(Document section)

As mentioned, parking charges are not added into the Priceline price, but there are parking charges only in the large cities and more towards city center. E.g., in Los Angeles, if one bids LA - Santa Monica etc, there will be a parking charge; however, the hotels in Orange County don't have parking charges. Hotels in smaller cities and towns generally don't have parking charges, even if they are in the center of town.

I've gone on road trips across the US and Canada or smaller roadtrips to certain parts of the US and Canada and have used Priceline extensively on these trips (takes a bit of planning, especially if one is planning on driving close to 1000 miles one day and end up in the middle of nowhere on the Great Plains!) I also bid Priceline hotels for plane trips in the US and Canada. I am now the "Priceline Agent" for my family whenever anyone wants to make a trip and needs to save money on hotels.

I'd say my success rate is about 95%. Generally, the biddinfortravel reviews are the best for my purposes. I also add in tripadvisor and mytravelguide reviews the majority of the time.

My criteria is that the room be clean and quiet. Spots on the carpet don't bother me so much (I bring a pair of lightweight slippers), but it's a telling sign of how much care goes into cleaning the hotel. I prefer not to have spots on the carpet, but if it's a Hyatt or a Marriott, I tend to ignor the carpet stain comments, as there are some reviewers who are really picky. The number and kinds of free toiletries are of no concern, but interesting to note. The comfort of the bed is a BIG factor. The safety of the neighborhood is also important. You may have difference criteria, so read the reviews and see which hotels match your personal criteria.

I try never to bid lower than 3* if possible. Those desirable Courtyards, Residence Inns, etc. are usually at a 2.5* level and almost impossible to get. So I skip that level and just go to the 3*.

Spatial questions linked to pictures
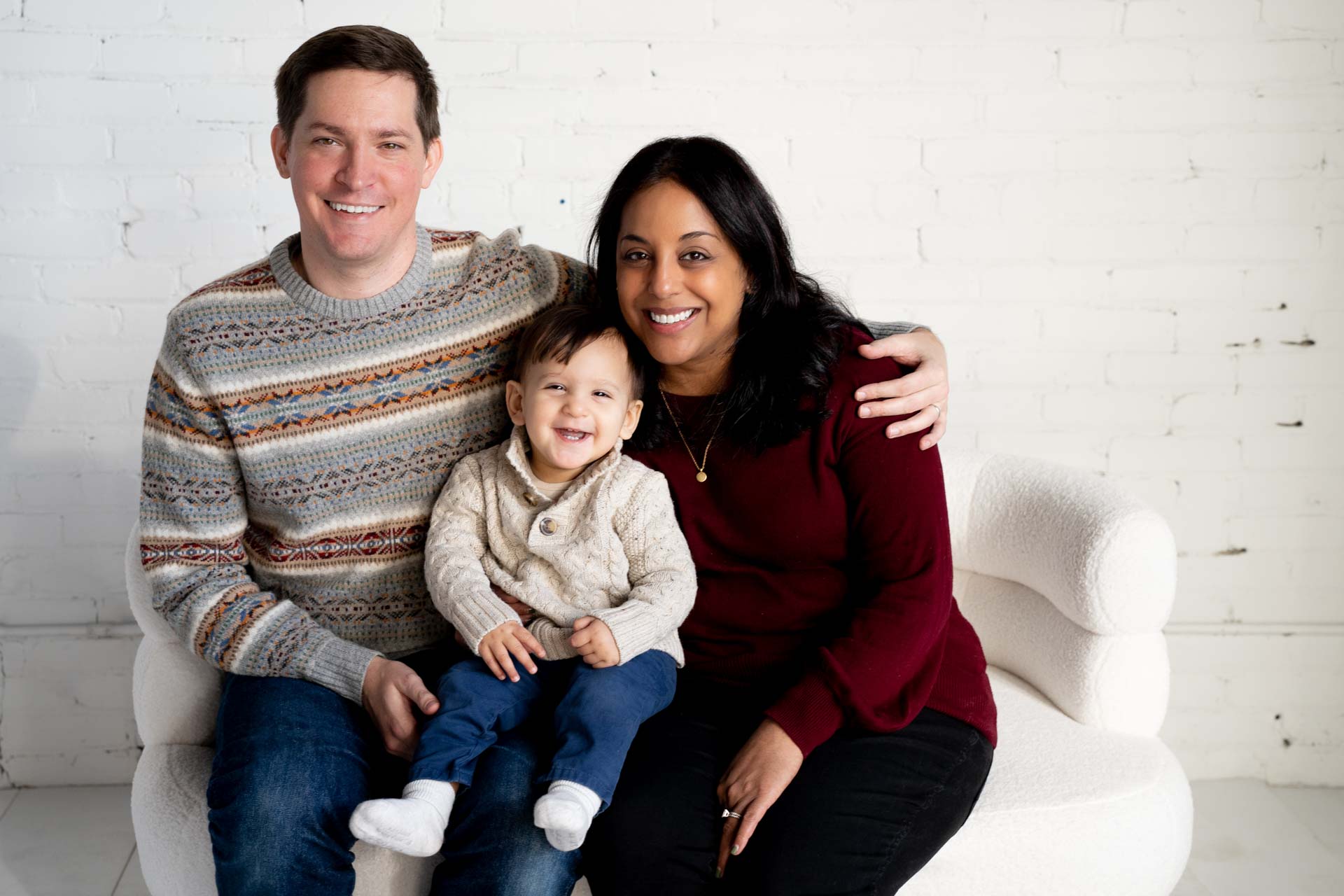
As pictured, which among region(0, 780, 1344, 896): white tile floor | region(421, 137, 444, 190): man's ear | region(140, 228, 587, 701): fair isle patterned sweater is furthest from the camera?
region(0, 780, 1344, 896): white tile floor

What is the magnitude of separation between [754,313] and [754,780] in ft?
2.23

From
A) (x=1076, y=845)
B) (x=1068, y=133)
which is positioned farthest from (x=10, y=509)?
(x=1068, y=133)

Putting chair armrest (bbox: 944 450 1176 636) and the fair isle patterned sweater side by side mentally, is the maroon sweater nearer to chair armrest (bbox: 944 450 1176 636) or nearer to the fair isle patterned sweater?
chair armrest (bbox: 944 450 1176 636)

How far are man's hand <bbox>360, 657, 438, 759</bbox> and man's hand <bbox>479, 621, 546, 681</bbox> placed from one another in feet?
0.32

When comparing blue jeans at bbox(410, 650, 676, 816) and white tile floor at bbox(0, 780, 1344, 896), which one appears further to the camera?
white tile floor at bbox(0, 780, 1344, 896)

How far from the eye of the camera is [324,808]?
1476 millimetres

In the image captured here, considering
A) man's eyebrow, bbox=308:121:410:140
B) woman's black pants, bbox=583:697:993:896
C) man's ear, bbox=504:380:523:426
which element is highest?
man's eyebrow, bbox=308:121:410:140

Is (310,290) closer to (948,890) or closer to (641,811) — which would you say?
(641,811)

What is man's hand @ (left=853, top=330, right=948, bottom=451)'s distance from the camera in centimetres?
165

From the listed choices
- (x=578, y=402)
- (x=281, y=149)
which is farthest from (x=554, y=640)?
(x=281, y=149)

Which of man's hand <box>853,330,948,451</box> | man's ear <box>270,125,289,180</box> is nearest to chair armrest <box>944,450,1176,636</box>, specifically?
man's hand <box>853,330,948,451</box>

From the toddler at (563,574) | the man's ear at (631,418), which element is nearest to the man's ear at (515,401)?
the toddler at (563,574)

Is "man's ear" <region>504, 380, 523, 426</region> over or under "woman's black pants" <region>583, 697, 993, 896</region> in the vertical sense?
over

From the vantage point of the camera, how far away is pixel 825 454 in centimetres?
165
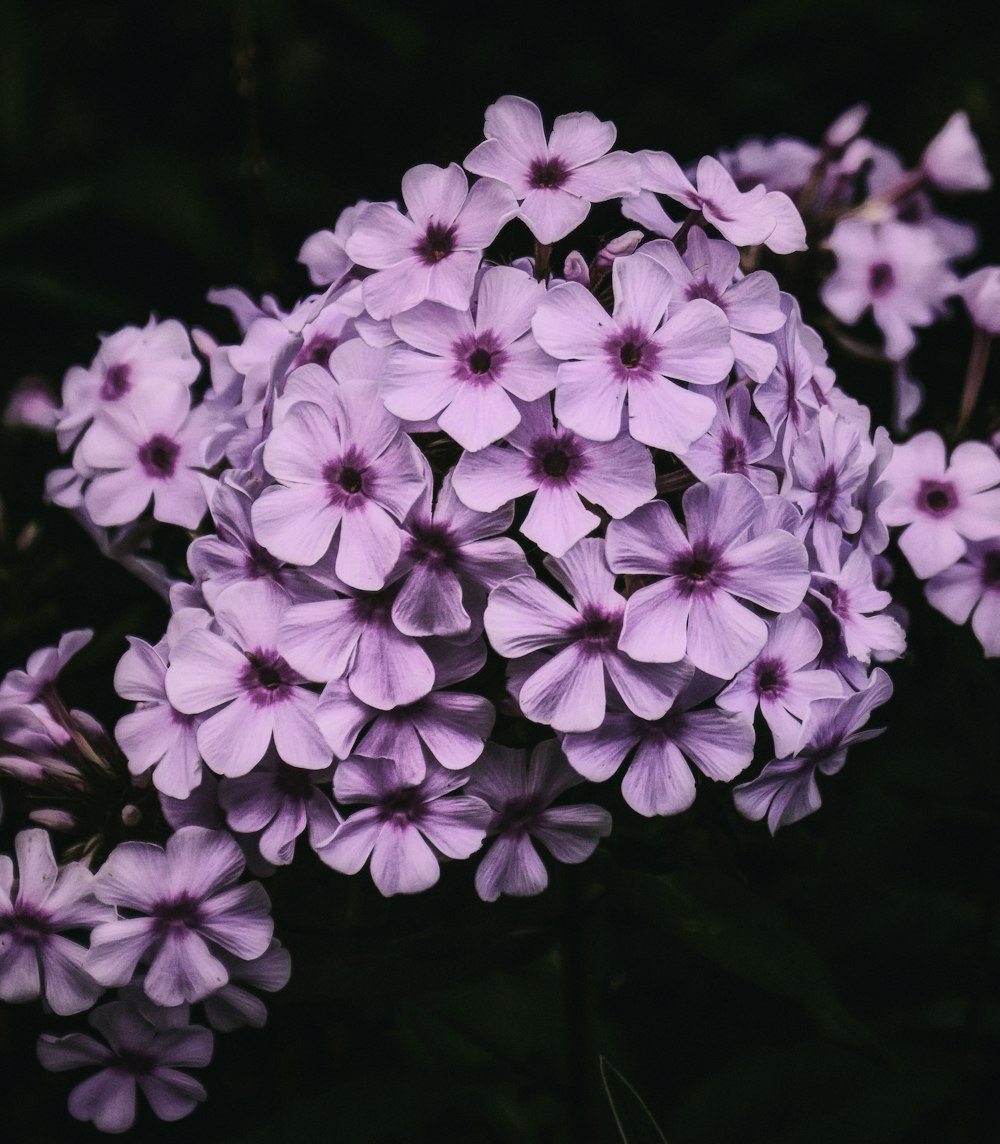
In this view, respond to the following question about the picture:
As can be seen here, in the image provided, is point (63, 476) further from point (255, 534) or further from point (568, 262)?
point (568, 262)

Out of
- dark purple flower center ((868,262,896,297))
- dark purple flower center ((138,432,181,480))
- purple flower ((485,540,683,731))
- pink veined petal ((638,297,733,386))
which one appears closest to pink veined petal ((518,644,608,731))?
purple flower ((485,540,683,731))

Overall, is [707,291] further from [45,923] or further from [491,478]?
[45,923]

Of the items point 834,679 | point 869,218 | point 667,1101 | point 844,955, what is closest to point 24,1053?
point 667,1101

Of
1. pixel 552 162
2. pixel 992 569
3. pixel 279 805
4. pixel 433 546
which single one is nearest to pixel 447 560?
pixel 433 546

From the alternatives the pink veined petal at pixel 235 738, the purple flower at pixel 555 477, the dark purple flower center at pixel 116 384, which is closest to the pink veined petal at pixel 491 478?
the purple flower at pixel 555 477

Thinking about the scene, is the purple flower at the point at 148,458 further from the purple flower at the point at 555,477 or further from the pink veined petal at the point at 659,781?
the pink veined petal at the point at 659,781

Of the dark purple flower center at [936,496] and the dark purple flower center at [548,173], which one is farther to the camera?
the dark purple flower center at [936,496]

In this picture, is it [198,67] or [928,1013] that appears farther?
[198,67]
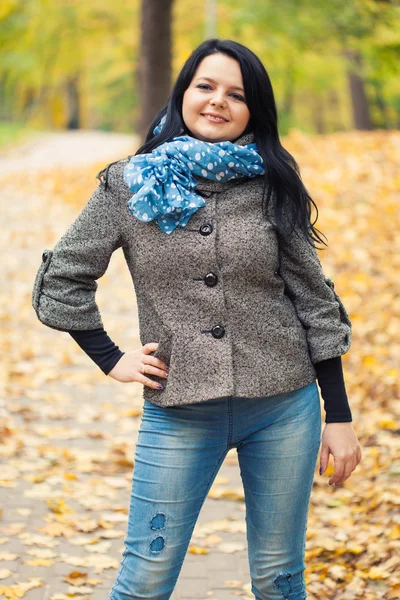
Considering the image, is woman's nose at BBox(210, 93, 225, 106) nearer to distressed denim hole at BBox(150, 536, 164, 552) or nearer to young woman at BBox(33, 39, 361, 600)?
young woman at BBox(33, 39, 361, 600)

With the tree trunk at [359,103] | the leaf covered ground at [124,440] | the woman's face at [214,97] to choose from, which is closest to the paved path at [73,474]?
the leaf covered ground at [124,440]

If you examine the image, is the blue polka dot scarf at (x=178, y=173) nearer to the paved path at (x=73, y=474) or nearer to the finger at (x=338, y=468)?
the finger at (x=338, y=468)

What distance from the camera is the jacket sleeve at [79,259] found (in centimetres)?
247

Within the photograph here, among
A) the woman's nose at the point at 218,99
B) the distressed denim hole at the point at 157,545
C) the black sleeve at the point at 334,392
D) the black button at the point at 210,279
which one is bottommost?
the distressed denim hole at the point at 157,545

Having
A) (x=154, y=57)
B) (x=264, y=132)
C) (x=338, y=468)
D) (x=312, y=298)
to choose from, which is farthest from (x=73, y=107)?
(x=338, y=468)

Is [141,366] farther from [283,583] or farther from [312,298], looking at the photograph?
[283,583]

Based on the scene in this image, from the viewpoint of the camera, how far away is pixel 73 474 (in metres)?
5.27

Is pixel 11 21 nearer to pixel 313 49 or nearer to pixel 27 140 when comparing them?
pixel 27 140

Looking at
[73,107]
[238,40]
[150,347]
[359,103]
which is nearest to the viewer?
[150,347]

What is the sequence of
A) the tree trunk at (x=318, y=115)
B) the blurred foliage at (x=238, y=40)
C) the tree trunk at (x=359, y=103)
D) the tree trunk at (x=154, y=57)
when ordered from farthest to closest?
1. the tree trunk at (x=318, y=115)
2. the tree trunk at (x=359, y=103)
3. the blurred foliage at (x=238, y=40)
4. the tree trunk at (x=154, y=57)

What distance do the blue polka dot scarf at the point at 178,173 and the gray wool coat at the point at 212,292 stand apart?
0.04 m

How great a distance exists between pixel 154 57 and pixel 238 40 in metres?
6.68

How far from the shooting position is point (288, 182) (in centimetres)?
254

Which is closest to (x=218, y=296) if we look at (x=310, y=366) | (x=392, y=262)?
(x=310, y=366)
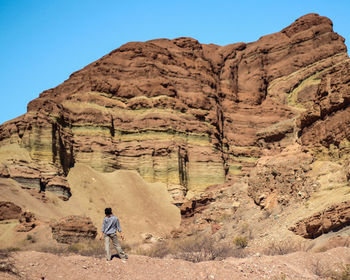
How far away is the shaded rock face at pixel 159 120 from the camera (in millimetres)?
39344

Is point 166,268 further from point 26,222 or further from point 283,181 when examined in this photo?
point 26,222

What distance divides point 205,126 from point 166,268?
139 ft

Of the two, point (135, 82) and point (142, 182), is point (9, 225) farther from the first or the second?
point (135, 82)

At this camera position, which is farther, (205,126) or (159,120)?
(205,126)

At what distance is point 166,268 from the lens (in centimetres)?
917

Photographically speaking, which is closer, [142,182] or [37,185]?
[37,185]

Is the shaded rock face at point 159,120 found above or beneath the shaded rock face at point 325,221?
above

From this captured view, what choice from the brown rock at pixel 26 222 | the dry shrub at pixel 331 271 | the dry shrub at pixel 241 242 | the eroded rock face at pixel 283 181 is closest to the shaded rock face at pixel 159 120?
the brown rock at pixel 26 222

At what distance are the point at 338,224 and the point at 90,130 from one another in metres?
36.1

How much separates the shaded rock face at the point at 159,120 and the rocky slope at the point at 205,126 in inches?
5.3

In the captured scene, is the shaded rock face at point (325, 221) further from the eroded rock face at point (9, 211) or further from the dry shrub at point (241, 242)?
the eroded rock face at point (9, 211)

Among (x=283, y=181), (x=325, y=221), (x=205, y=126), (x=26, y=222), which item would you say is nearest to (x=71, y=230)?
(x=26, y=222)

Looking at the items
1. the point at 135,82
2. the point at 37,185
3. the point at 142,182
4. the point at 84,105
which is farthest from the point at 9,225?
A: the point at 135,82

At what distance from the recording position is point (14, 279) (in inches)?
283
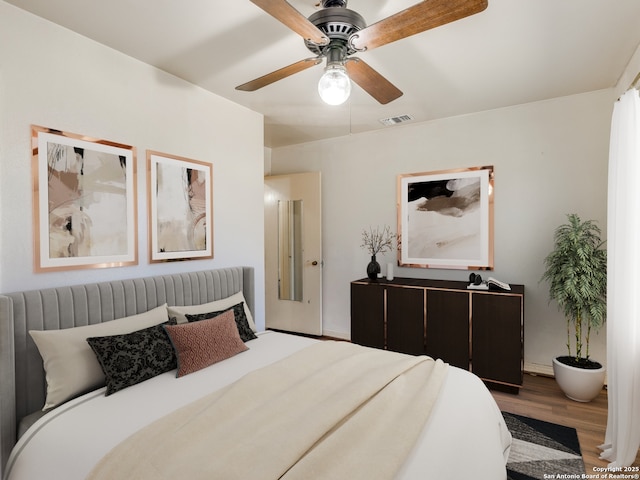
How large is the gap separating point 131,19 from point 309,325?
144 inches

(Instruction A)
In the Priceline post, which hotels in the Los Angeles area are said to have no parking charges?
(Instruction B)
Please explain, using the Priceline post, why the writer skips the 2.5* level and bids at 3*.
(Instruction C)
Check each statement against the Priceline post and answer yes or no, quoting the words that decide it: (i) Parking charges are included in the Priceline price. (ii) The writer puts their success rate at about 95%. (iii) The number of free toiletries matters a great deal to the writer.
These rows were taken from a separate source.

(Output A)
The hotels in Orange County.

(Output B)
The desirable hotels such as Courtyards and Residence Inns are usually at the 2.5* level and almost impossible to get. So the writer skips that level and goes straight to 3*.

(Output C)
(i) No: "parking charges are not added into the Priceline price"
(ii) Yes: "I'd say my success rate is about 95%."
(iii) No: "The number and kinds of free toiletries are of no concern"